Supplied material:
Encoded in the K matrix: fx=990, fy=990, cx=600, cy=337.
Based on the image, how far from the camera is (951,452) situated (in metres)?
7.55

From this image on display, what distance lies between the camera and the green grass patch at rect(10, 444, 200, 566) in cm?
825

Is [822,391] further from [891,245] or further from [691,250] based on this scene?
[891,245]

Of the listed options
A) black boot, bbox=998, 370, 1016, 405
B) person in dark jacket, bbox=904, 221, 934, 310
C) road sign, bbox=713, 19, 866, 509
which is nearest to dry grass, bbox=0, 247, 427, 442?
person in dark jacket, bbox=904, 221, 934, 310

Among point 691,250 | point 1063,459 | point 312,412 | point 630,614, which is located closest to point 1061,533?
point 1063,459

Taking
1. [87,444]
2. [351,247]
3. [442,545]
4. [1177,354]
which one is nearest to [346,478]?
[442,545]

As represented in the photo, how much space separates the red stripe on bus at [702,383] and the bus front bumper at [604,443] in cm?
==
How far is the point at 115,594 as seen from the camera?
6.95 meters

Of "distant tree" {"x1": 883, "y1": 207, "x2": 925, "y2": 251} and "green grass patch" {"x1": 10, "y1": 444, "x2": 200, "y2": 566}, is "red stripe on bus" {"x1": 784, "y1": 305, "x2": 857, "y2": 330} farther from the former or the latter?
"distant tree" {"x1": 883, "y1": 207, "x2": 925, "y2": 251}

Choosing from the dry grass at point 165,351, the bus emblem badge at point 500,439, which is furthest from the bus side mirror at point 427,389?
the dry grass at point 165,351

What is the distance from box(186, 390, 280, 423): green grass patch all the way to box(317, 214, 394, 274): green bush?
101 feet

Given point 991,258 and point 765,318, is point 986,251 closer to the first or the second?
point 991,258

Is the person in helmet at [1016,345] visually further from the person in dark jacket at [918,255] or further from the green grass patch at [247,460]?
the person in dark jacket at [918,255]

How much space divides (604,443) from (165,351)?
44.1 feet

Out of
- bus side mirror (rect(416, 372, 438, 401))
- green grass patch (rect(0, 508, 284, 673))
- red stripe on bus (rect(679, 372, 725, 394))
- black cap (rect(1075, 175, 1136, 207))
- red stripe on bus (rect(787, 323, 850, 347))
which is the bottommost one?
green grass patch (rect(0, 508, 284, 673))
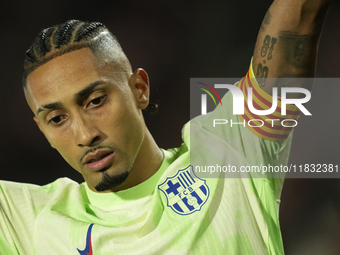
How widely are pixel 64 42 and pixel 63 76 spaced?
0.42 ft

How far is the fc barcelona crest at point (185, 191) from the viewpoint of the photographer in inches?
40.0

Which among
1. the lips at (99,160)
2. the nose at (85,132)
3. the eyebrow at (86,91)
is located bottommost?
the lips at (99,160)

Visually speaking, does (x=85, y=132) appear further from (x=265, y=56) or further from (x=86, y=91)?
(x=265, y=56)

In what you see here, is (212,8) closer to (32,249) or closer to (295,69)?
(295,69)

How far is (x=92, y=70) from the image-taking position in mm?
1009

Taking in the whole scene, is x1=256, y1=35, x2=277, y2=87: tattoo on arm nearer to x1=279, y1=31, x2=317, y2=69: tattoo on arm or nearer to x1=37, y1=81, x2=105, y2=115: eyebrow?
--
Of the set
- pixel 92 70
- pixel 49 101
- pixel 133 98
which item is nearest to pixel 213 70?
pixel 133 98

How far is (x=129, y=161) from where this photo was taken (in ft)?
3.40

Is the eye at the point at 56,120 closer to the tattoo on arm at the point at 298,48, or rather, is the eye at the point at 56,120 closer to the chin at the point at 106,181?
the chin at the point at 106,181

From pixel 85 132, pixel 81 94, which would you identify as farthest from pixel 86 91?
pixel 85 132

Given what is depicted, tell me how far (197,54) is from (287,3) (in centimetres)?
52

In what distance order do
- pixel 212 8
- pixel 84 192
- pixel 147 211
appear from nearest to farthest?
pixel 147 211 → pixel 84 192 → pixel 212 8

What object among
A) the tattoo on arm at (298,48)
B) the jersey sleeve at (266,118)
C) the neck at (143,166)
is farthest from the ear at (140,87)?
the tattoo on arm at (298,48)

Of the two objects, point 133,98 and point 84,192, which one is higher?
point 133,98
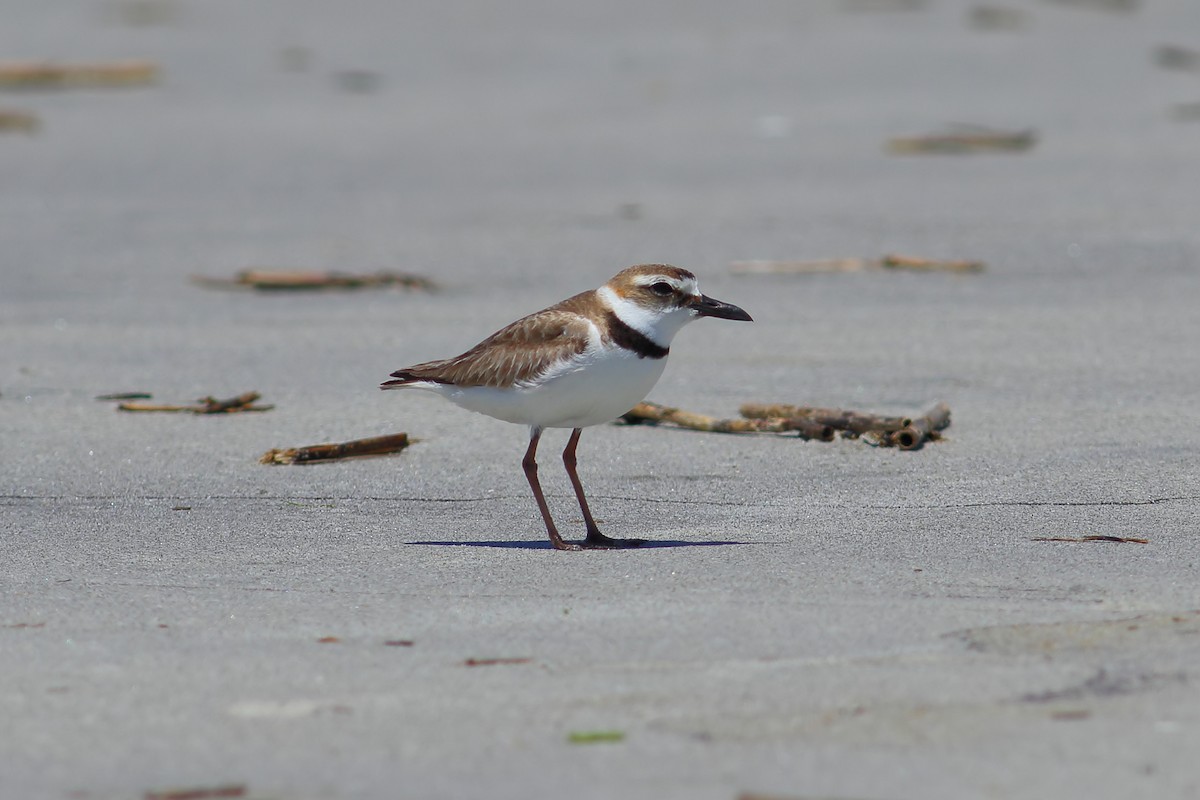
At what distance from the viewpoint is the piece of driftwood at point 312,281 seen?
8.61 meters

What you will do: Rewrite the records from the line containing "How far is (x=92, y=70)" through the line containing "Taking in the", both included, putting "arm tattoo" wherever "tattoo on arm" appears and changing nothing else.

Answer to this exercise:
How far is (x=92, y=70) from the image-taking position in mm?
1009

Taking in the whole scene, is x1=256, y1=35, x2=277, y2=87: arm tattoo nearer to x1=279, y1=31, x2=317, y2=69: arm tattoo or nearer to x1=37, y1=81, x2=105, y2=115: eyebrow?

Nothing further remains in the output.